- [What you need to do]
• A. Decide whether each statement agrees with the humeral shaft plating text, answering yes or no and quoting the text's deciding words: (i) seven orthopaedic surgeons performed the surgeries; (ii) functional outcomes were collected in the study; (iii) the authors advocate routine use of dual-plating.
• B. Summarize the humeral shaft plating text in two sentences.
[Selected extract Boundary: Start]
If single-plating seems to perform as well as dual-plating in this study, why do we see a trend of increased usage of dual-plating for ORIF of a humeral shaft fracture? First, as discussed, we know that it is biomechanically stronger. The increased strength of the construct may provide reassurance with early weight-bearing through the arm, especially in polytrauma patients where crutch weight-bearing is important. In vitro, biomechanical models suggest that dual-plating is mechanically superior (stiffness and fatigue resistance) to a single-plate construct.18–20 Second, the dual-plate construct may be technically easier to insert. A provisional smaller plate allows for an easier application of a larger definitive plate because it maintains the reduction when adding the larger definitive plate. Third, a planned application of dual-plating ensures enough biomechanical strength for a fracture that may be more transitional between the shaft and the meta-diaphysis, wherein dual-plating has been shown to be superior.21 Fourth, recent literature has demonstrated that dual-plating leads to a lower nonunion rate.22 Among these factors, other important considerations in deciding between single and dual plating include the need for bridge plating due to comminution and the location along the humeral shaft, whether diaphyseal or meta-diaphyseal. These findings can imply that using dual-plating removes the decision-making of single versus dual-plating and protects in case dual-plates were appropriate.

There are several limitations to this study. First, dual-plating may have some advantages, as discussed. Still, a randomized, prospective study is recommended to elucidate further any differences between using single or dual-plating for ORIF of a humeral shaft fracture. Second, seven different orthopaedic surgeons with varying techniques performed the surgeries utilizing a variety of plates. Third, heterogeneous etiologies of fracture types, including open fractures, were included in the study, which can make comparison challenging. Finally, no functional outcomes were collected in this study, relying retrospectively on fracture union as the primary endpoint. Follow-up studies should examine clinical outcomes of different dual-plate combinations (i.e., length combination, width combination, plate material, etc.) Further biomechanical studies on the implant material, stainless steel, and titanium suggest that stainless steel has a higher stiffness and fatigue life than titanium plates, potentially allowing for a better clinical outcome in certain fracture patterns.23

CONCLUSION

In conclusion, in this retrospective series of humeral shaft fractures, we found dual-plate fixation for ORIF of humerus shaft fractures to be no statistically significant difference compared to single plate fixation. Dual-plating has satisfactory radiograph and clinical outcomes compared to conventional single-plate fixation. While we are not advocating for the routine use of dual-plating, our study’s results suggest that dual-plating results in similar outcomes as single-plating for ORIF of a humerus shaft fracture. Further studies are recommended to define better the indications for dual plating of humeral shaft fracture. Patient factors such as osteoporosis may be important to explore.

Declaration of conflict of interest

The authors do NOT have any potential conflicts of interest for this manuscript.

Declaration of funding

The authors received NO financial support for the preparation, research, authorship, and publication of this manuscript.

Declaration of ethical approval for study

Ethical approval was obtained by the Cooper University Health Care Institutional Review Board (IRB# 21-205) on December 13, 2021.

There is no identifiable information included in the submitted manuscript that can be used to potentially identify study subjects.

Acknowledgments

We would like to acknowledge Julio Rodriguez, MD and Karnesha Goins, MD who have not met the criteria for authorship, but we would like to acknowledge for their efforts.
[Selected extract Boundary: End]
[Data for review Boundary: Start]
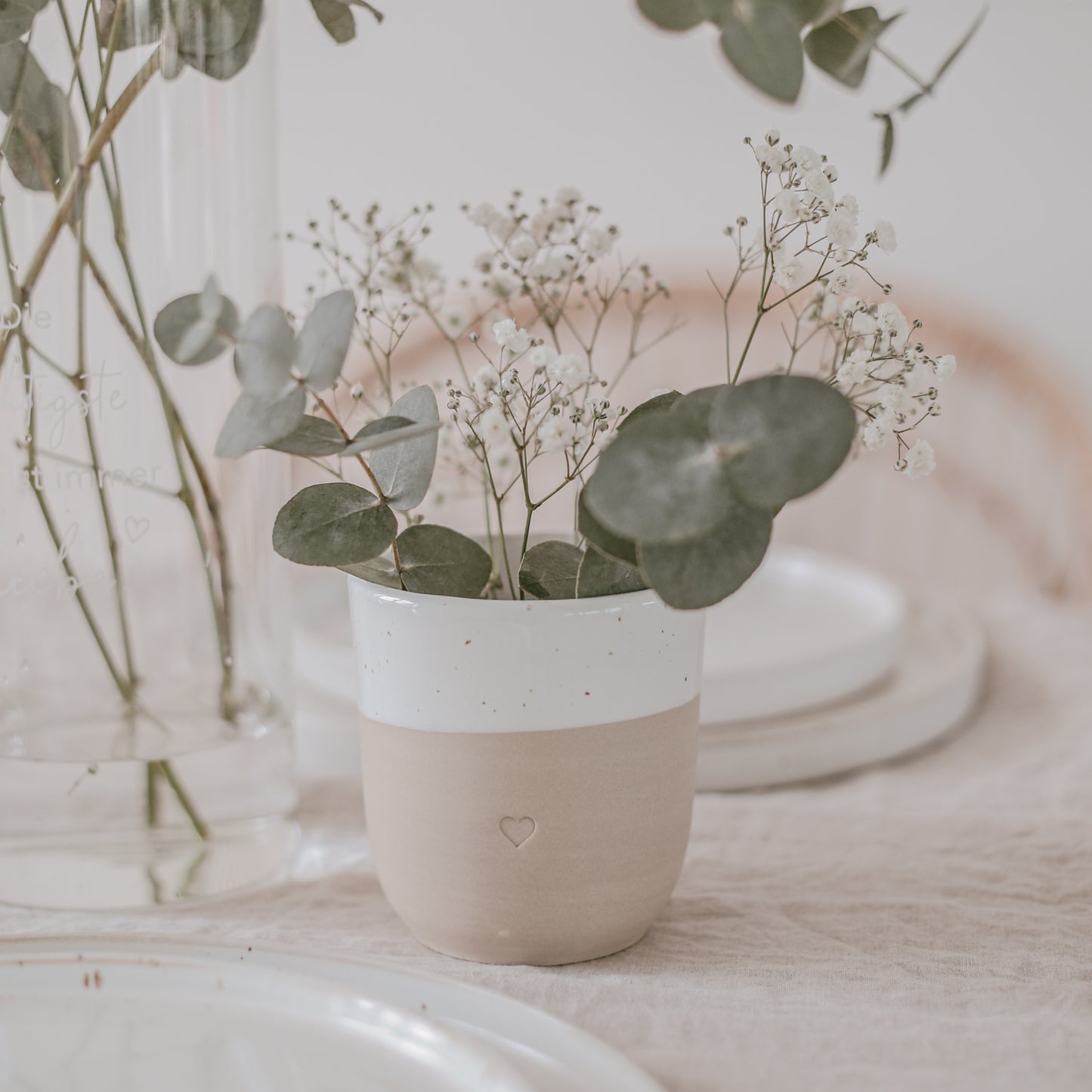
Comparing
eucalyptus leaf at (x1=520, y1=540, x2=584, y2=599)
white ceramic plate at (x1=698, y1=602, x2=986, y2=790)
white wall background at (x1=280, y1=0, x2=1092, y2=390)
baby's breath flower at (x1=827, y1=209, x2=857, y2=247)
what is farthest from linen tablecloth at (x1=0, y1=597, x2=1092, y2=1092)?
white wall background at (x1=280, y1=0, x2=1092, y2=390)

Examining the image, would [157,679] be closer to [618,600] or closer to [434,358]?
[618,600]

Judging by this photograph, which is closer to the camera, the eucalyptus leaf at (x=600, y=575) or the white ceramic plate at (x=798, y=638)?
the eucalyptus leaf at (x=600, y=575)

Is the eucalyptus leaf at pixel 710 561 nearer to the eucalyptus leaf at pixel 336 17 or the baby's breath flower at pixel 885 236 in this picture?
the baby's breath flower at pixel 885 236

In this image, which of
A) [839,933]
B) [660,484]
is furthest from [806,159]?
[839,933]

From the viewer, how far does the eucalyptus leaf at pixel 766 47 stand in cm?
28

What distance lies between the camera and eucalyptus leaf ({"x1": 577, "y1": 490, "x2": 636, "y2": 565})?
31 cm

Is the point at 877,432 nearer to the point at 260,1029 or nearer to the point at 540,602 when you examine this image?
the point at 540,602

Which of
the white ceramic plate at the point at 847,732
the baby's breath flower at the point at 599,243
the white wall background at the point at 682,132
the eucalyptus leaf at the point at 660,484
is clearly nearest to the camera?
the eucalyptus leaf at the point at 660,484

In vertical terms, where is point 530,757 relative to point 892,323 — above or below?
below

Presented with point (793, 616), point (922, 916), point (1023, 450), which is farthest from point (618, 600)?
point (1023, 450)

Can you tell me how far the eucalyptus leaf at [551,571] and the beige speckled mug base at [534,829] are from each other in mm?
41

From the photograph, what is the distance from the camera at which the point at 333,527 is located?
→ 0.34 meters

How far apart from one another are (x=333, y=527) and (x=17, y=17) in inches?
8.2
[Data for review Boundary: End]
- [Per-task outputs]
• A.
(i) Yes: "seven different orthopaedic surgeons with varying techniques performed the surgeries utilizing a variety of plates"
(ii) No: "no functional outcomes were collected in this study"
(iii) No: "While we are not advocating for the routine use of dual-plating"

• B. The text gives reasons for the growing use of dual-plating in ORIF of humeral shaft fractures, including greater biomechanical strength, easier insertion, and a lower nonunion rate, and it lists the study's limitations, such as varied surgeons and plates, mixed fracture types, and no functional outcomes. It concludes that dual-plating showed no statistically significant difference from single-plate fixation and gave similar outcomes, and it recommends further studies to better define the indications for dual plating.